A further step may be to optimise the use of an existing data leakage prevention (DLP) solution. Has your organisation already invested in a DLP product to categorise organisational data and track its movement across systems and networks? If so, you may see value in tuning the product to meet your current needs. However, be aware of limitations in using some DLP products. For instance, your enterprise data may now be too big, too dispersed, and too disorganised for you or your IT department to classify it.

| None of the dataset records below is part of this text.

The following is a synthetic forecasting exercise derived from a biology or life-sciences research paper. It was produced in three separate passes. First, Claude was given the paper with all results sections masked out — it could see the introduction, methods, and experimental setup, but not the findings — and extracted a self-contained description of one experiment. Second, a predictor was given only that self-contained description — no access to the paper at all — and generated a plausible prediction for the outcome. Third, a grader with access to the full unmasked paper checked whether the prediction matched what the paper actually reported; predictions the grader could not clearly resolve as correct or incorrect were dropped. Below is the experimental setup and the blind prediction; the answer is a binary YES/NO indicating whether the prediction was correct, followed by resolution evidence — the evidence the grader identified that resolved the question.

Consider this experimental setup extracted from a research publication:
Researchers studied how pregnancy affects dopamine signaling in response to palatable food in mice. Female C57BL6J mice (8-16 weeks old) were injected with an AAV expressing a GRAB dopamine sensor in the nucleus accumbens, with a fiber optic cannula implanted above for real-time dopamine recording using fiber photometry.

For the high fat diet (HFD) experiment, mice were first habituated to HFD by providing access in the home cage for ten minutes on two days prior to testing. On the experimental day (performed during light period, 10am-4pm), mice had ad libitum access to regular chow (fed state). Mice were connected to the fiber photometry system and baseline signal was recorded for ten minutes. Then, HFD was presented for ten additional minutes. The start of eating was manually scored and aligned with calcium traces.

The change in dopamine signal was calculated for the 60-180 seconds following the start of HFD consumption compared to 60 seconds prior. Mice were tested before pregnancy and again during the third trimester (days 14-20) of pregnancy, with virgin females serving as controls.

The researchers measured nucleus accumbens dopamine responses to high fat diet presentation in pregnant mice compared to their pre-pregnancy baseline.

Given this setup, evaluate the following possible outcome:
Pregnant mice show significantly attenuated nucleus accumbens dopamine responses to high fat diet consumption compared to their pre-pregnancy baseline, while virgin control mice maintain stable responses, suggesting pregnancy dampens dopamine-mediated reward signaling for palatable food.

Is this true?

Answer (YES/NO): NO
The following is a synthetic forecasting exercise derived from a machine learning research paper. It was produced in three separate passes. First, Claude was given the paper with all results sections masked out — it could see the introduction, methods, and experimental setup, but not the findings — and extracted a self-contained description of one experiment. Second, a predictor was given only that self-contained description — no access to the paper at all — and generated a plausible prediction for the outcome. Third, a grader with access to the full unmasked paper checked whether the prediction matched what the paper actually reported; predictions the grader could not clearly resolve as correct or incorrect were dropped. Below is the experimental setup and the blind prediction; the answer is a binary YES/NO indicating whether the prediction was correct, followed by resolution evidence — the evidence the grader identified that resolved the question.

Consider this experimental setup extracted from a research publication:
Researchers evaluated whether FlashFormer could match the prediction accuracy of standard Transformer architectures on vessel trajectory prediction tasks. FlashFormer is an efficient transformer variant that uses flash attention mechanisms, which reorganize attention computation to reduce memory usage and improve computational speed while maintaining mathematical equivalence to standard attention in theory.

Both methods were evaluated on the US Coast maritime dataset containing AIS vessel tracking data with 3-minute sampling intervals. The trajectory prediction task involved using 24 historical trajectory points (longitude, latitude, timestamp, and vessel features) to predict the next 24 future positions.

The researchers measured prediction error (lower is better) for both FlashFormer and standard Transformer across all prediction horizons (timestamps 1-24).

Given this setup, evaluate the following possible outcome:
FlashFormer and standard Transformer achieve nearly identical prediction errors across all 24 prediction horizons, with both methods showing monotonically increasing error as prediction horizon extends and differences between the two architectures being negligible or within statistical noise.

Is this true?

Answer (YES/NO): NO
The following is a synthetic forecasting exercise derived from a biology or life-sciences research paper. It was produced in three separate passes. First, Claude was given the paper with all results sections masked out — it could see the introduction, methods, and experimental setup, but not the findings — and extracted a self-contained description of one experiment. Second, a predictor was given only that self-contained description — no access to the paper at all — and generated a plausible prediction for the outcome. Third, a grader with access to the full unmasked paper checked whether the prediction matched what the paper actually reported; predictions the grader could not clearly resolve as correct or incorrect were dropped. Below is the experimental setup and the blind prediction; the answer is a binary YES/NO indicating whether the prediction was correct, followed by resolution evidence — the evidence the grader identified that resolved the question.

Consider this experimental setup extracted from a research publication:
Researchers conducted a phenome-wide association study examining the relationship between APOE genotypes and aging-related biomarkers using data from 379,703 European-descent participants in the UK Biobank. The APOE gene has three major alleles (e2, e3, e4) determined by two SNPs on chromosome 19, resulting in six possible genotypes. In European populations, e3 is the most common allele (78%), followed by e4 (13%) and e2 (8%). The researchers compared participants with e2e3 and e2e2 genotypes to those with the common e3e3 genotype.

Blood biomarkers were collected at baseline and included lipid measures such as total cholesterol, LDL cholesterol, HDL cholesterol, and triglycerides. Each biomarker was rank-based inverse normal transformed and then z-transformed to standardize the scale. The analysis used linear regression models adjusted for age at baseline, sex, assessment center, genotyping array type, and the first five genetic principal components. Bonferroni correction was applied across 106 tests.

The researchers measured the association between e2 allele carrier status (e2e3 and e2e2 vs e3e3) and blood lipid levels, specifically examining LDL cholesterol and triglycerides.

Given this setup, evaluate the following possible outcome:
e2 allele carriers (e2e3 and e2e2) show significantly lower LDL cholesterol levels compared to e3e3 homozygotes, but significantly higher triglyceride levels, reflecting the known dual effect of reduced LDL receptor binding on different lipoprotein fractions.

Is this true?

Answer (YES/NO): YES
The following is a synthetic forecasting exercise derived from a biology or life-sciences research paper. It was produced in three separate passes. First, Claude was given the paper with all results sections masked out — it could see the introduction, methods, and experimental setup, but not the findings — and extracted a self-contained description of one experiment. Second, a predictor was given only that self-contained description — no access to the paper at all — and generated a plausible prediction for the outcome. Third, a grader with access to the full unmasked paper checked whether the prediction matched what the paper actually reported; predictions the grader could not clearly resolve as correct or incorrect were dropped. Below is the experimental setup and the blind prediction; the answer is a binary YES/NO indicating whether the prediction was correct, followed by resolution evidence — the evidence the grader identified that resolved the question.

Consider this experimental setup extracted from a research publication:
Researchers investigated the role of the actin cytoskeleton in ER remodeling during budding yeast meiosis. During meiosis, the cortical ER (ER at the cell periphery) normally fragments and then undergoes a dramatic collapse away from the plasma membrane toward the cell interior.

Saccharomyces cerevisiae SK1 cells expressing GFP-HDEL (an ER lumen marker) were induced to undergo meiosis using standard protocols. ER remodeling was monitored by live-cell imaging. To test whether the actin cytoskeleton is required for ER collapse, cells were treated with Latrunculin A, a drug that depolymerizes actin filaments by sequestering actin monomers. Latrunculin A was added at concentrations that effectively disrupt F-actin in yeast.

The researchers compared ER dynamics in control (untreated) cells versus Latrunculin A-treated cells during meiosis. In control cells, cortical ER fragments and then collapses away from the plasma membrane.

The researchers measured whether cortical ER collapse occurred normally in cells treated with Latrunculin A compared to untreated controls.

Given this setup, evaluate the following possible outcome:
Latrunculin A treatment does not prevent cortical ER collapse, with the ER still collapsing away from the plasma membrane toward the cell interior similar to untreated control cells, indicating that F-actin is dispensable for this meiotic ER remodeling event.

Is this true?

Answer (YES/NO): NO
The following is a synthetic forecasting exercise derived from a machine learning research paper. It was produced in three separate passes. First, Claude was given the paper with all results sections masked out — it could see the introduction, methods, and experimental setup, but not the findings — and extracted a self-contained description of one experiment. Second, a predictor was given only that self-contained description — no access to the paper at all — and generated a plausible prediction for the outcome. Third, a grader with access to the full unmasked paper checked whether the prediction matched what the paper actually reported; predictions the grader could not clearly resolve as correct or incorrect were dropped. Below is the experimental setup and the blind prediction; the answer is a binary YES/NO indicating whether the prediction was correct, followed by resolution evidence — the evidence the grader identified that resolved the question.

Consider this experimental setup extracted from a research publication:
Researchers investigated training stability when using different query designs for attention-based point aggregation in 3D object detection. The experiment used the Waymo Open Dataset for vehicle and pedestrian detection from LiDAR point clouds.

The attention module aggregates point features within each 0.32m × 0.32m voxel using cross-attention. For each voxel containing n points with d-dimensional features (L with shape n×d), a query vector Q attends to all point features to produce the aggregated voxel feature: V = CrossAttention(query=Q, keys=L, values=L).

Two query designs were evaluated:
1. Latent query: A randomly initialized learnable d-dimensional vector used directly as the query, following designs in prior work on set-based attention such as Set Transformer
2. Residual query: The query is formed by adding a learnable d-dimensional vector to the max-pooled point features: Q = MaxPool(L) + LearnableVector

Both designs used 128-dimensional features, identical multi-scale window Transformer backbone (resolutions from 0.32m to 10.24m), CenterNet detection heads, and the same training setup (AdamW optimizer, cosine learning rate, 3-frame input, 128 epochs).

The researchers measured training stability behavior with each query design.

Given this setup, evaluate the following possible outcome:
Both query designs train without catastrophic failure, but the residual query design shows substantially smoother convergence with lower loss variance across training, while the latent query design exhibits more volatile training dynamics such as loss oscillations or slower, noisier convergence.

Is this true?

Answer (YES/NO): NO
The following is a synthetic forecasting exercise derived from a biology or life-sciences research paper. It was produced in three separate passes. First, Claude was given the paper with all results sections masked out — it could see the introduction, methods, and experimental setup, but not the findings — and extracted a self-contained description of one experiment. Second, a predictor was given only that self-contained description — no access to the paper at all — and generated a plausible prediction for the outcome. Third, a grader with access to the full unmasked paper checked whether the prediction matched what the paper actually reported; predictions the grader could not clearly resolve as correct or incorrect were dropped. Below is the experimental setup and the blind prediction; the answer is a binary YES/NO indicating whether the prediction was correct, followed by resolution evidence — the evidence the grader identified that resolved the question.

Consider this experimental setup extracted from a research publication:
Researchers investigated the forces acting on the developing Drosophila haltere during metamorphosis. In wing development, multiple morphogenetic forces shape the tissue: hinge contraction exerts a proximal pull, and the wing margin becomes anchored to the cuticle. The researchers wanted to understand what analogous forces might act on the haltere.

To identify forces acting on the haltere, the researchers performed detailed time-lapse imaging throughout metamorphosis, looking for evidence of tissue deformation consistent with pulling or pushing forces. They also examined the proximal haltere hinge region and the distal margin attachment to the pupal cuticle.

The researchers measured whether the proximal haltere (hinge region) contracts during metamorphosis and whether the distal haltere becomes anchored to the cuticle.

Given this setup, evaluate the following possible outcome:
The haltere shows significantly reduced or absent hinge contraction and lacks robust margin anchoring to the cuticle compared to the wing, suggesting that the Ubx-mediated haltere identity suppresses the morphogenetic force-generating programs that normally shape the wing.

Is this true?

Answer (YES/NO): NO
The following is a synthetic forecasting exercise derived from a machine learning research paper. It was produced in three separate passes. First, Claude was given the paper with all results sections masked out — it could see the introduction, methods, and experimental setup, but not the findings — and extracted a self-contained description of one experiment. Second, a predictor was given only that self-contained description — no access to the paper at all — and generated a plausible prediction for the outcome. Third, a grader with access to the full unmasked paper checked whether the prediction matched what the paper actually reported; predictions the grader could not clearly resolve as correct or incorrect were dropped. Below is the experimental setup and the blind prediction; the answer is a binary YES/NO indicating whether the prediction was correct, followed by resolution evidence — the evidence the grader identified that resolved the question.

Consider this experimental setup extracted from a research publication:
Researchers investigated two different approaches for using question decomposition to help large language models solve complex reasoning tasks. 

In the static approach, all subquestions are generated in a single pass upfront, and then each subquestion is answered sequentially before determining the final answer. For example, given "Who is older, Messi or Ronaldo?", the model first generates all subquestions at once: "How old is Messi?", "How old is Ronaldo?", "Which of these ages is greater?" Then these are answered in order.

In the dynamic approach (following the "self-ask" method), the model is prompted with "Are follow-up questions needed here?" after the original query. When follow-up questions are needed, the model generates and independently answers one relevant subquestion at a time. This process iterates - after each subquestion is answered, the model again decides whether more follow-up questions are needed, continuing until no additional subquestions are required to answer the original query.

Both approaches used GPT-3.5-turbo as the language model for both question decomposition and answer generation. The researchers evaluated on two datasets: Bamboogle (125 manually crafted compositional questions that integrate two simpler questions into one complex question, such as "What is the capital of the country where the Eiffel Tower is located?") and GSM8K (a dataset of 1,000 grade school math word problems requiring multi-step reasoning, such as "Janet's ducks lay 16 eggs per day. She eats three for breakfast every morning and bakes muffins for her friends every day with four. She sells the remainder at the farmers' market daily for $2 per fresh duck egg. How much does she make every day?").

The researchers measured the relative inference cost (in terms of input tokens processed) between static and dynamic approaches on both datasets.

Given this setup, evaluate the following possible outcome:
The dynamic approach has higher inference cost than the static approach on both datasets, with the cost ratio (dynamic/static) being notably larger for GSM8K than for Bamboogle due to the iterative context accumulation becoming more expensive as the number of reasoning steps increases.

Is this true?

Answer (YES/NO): NO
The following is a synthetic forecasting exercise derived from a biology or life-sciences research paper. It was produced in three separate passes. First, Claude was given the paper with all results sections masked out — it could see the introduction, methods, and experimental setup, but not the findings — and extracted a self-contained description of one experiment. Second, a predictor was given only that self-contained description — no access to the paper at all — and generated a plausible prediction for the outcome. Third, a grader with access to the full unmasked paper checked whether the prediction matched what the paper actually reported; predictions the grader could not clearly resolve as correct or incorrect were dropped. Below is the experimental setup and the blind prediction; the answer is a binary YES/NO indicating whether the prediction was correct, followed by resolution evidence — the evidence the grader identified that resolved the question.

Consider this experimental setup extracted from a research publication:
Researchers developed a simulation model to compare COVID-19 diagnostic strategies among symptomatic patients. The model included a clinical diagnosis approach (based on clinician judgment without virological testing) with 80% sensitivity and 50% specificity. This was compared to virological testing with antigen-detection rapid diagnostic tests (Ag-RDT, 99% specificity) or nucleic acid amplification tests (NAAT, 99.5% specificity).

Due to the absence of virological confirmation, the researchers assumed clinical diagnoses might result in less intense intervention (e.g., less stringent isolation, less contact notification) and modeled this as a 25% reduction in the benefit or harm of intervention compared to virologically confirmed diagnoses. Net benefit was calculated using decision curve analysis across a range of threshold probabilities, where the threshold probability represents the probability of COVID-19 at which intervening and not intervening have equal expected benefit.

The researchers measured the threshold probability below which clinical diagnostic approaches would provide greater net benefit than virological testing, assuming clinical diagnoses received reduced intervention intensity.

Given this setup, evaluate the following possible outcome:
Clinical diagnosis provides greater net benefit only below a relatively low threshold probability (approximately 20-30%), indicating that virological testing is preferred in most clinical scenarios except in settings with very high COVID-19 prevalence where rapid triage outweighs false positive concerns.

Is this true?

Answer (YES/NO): NO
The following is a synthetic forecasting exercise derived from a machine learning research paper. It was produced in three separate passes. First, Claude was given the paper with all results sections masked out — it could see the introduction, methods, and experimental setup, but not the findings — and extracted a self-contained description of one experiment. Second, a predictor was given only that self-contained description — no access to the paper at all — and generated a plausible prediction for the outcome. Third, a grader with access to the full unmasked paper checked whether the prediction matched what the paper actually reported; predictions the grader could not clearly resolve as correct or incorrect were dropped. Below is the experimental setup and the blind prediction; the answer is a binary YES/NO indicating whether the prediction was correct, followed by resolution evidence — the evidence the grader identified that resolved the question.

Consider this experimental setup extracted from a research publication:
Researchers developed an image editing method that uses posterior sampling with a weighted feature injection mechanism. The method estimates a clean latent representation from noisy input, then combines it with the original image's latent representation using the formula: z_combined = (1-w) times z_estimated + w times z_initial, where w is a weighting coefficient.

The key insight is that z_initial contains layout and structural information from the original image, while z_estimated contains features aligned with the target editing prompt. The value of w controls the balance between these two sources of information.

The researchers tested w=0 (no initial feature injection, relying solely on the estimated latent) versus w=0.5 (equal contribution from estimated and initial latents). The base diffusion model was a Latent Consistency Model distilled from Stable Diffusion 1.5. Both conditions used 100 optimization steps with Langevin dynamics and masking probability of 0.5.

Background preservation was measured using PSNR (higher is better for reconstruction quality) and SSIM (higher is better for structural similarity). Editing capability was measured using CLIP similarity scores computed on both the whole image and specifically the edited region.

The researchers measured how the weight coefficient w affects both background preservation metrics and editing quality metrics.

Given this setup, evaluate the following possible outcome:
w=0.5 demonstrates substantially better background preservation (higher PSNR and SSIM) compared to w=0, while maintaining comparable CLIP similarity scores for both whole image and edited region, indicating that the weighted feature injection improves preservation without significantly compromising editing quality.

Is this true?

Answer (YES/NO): NO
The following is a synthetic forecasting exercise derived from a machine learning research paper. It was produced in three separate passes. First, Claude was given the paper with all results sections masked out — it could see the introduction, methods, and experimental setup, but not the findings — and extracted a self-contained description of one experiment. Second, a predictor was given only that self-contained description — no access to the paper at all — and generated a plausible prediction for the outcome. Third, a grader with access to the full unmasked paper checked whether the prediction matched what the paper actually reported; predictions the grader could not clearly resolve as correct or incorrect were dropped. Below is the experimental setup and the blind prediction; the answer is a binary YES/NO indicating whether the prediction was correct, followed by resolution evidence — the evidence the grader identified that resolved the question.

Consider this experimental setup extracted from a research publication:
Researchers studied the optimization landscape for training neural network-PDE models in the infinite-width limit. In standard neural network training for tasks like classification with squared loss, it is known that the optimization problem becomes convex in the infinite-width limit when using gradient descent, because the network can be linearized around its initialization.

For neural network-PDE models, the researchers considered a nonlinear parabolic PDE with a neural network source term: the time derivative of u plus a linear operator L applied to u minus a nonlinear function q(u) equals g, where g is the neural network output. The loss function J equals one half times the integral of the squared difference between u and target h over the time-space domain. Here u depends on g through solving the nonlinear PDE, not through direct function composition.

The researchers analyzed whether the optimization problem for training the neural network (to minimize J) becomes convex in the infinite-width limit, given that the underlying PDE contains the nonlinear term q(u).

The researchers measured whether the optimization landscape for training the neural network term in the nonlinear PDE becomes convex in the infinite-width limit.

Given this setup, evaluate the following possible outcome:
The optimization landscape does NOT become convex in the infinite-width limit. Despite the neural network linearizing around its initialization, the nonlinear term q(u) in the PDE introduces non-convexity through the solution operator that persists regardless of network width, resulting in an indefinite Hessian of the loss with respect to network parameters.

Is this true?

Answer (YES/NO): YES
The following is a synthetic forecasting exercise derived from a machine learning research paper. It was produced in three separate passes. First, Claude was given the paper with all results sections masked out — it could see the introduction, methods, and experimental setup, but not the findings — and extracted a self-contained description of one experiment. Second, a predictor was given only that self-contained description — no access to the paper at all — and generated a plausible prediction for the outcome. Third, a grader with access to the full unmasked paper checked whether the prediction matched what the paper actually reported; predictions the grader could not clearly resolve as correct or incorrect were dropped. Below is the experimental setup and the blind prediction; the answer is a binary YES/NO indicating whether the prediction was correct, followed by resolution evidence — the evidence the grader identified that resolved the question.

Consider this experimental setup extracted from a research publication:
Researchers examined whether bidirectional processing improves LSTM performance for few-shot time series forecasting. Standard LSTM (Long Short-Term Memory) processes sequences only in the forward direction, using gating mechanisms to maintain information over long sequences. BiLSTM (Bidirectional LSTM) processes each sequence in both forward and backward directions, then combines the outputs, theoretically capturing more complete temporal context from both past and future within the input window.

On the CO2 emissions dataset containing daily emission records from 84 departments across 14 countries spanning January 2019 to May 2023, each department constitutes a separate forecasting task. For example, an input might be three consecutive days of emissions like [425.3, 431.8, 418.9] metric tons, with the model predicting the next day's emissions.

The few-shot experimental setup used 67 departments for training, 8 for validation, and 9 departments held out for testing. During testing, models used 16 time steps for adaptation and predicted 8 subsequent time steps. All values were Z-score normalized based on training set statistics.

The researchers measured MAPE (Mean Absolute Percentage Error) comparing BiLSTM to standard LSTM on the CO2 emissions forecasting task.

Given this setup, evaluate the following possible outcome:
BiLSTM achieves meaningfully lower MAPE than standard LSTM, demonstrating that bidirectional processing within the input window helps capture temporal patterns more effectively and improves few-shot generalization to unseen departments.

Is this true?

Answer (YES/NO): YES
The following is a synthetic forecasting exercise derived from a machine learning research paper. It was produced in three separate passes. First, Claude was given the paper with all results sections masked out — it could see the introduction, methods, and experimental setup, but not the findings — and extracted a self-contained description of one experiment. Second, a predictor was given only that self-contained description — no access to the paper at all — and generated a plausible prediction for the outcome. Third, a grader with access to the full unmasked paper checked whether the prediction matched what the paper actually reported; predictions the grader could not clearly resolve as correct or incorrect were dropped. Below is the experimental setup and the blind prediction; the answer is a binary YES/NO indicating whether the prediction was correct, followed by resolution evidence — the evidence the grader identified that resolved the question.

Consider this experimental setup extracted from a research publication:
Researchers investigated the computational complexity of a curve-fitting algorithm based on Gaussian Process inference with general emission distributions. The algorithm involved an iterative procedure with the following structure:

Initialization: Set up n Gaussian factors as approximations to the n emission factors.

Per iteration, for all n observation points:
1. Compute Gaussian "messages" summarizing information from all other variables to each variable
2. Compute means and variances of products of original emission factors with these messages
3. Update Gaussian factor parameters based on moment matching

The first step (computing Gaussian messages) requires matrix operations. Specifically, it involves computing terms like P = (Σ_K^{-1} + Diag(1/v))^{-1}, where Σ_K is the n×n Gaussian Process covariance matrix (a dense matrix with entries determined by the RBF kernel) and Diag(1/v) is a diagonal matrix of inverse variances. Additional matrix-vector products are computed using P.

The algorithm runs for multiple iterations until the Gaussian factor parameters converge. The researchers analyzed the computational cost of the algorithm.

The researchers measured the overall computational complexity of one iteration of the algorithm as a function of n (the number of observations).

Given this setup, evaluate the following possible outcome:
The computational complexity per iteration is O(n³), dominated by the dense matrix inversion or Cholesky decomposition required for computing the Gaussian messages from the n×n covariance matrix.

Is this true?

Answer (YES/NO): YES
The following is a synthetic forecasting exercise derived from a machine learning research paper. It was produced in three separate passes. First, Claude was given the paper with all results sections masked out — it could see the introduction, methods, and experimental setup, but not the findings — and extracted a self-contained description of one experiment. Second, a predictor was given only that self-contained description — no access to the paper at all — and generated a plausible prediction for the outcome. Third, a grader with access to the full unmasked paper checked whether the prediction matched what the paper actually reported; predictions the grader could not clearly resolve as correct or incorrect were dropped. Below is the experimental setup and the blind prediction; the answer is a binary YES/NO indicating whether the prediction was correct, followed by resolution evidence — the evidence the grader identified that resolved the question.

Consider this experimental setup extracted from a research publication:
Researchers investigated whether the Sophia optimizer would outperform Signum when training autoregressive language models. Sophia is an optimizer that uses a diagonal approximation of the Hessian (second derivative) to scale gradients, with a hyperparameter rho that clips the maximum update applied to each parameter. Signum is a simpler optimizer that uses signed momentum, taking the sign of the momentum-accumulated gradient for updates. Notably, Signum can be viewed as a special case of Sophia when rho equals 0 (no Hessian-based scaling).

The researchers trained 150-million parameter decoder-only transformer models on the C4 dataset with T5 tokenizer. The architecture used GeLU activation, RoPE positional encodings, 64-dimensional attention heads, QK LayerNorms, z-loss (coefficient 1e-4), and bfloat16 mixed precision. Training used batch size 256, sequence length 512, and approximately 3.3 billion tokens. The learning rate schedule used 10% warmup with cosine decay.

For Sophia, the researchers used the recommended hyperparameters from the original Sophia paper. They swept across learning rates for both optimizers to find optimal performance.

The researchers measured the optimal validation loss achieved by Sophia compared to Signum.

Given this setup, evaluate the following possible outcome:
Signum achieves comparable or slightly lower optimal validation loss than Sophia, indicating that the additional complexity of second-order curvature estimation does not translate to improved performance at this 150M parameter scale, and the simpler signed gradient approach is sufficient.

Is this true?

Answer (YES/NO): YES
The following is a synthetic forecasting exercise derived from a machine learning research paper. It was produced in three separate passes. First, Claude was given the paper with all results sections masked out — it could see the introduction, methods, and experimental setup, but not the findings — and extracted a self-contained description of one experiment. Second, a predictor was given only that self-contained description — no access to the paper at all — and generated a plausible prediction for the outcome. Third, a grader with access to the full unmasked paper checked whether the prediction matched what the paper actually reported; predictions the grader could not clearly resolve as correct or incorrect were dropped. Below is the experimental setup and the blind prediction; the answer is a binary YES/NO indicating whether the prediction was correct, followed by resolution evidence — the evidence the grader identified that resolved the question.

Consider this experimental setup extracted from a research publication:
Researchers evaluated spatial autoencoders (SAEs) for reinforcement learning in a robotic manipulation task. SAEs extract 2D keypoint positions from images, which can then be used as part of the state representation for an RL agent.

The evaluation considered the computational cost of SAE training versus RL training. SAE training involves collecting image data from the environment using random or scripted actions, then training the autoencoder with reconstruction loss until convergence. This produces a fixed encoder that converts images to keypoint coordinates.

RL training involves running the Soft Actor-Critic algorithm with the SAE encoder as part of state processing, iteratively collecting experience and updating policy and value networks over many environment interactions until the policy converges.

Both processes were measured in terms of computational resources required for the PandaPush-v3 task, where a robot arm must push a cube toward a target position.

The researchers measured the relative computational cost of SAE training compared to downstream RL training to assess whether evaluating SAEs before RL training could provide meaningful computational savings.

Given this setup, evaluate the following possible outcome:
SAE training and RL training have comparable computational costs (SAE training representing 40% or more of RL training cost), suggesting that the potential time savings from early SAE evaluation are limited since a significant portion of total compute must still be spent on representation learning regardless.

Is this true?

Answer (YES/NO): NO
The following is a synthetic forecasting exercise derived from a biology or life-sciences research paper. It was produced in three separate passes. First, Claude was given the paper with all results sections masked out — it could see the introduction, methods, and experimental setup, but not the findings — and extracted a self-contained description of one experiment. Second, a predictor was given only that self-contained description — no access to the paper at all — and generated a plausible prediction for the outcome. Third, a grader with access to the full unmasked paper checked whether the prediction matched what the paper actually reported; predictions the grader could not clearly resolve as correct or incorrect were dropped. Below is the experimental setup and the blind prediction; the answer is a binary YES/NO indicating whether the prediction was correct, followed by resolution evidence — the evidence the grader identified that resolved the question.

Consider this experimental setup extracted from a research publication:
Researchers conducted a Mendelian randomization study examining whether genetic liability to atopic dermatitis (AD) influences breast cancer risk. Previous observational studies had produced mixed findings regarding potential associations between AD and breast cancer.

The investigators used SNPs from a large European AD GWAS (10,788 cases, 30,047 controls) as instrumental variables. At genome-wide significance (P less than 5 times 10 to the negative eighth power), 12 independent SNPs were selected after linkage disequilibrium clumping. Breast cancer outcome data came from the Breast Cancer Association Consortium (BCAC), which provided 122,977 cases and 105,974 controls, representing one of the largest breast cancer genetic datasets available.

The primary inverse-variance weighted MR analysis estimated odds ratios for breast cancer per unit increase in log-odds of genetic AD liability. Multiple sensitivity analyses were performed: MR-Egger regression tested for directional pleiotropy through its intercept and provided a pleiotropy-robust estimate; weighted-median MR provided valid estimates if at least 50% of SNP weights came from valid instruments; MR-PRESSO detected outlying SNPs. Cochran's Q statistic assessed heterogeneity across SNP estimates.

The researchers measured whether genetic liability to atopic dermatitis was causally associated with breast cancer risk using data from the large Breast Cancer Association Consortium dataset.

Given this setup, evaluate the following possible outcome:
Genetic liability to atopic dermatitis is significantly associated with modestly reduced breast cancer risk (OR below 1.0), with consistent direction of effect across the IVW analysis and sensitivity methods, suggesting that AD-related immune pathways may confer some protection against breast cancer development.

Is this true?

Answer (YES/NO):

Implementing or updating data tracking policies may also require significant time and effort not only from IT, but also from HR, finance, legal, and different business unit managers.
If you do not yet have a data leakage prevention solution in place - and if you do - then consider carefully what you need going forward - an alternative solution, or a solution that could easily integrate and support with what you’ve already got in place.
The alternative is a data leakage prevention solution that figures out itself what you need, without consuming other resources or obliging you to set up everything in minute detail by yourself.
Advances in AI, and specifically in machine learning, have now made this possible. Using machine learning, a system can build a profile of normal data usage and user behaviour, and then alert the organisation to any exceptional events by comparing them against this profile. In the case of ZoneFox, the profile-building or “training” stage is fully automated and allows the detection of anomalous behaviour just a few hours after training begins. This machine learning and associated AI help you to be thorough and react quickly to abnormal situations. The final step of understanding why something has happened and what to do about it is then yours. The “augmented intelligence” combination of artificial and human intelligence allows you to be significantly more efficient and effective.
Data leakage may not be as immediately obvious as data loss, but its mitigation and prevention are just as important, if not more so. As security perimeters continue to blur and fade, understanding your data flows and detecting the abnormal ones that indicate data leakage are ever more important. Immediate alerts about how data is being used and by whom, if leakage has occurred, which user accounts have been compromised, and the extent of any exfiltration lets your organisation react faster and stay compliant. You can then block data leakage directly, and contain or – better still – avoid any damage.